Higher Poles and Crossing Phenomena from Twisted Genera

TL;DR

This paper links higher pole Appell-Lerch sums and their modular completions to the cigar conformal field theory's partition functions, revealing how chemical potential variations induce wall-crossing phenomena in bound state contributions.

Contribution

It demonstrates the emergence of higher pole Appell-Lerch sums from the cigar CFT and explores the effects of chemical potential variations on elliptic genus wall-crossing.

Findings

Higher pole Appell-Lerch sums arise in cigar CFT partition functions.

Varying the imaginary chemical potential causes wall-crossing in bound states.

Full elliptic genus remains continuous despite wall-crossing phenomena.

Abstract

We demonstrate that Appell-Lerch sums with higher order poles as well as their modular covariant completions arise as partition functions in the cigar conformal field theory with worldsheet supersymmetry.
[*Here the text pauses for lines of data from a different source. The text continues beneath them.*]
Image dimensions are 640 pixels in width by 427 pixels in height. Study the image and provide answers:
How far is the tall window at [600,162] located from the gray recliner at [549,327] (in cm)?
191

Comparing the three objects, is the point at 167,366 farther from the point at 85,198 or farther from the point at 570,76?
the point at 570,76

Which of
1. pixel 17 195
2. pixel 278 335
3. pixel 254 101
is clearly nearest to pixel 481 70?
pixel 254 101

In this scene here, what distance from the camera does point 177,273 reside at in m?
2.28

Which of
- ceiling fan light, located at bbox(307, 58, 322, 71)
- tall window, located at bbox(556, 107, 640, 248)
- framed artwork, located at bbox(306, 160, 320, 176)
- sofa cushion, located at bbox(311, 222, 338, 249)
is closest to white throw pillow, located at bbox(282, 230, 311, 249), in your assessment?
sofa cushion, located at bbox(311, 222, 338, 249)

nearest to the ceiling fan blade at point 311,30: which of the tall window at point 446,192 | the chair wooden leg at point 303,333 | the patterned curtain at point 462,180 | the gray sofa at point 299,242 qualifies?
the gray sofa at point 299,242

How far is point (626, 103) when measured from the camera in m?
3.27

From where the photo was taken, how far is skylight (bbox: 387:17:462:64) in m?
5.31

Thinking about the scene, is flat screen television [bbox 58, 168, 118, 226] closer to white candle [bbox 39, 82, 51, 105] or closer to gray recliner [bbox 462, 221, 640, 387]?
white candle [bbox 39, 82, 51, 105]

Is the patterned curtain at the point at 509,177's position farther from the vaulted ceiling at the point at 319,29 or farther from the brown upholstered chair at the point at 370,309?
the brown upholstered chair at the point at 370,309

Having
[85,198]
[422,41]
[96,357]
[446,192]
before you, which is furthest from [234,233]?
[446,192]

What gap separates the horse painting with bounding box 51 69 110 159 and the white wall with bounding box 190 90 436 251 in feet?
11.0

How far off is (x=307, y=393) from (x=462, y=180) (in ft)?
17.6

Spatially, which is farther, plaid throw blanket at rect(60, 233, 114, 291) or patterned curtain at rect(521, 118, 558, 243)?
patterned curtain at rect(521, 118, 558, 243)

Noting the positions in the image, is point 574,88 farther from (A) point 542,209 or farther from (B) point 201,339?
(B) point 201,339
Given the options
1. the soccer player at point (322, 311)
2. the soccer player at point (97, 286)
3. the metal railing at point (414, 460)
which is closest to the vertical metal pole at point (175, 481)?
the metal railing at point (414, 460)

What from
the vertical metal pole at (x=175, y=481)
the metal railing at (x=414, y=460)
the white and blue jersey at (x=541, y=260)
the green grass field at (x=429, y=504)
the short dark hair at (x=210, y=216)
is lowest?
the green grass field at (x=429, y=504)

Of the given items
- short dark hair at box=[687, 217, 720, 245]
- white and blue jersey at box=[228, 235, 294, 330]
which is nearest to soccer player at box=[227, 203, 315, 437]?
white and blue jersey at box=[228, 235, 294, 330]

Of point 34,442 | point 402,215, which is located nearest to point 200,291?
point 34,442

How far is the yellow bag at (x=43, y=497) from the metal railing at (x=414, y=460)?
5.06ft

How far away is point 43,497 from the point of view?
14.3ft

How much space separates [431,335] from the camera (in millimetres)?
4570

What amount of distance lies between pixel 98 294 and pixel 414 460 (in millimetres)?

The modular covariant derivatives of the elliptic genus of the cigar give rise to operator insertions corresponding to (powers of) right-moving momentum, left-moving fermion number, as well as a term corresponding to an ordinary zero mode partition sum. To show this, we demonstrate how the right-moving supersymmetric quantum mechanics (and in particular the Hamiltonian and spectral density) depend on the imaginary part of the chemical potential for angular momentum. As a consequence of our analysis we find that varying the imaginary part of the chemical potential for angular momentum on the cigar gives rise to a wall-crossing phenomenon in the bound state contribution to the elliptic genus, while the full elliptic genus is a continuous function of the chemical potential.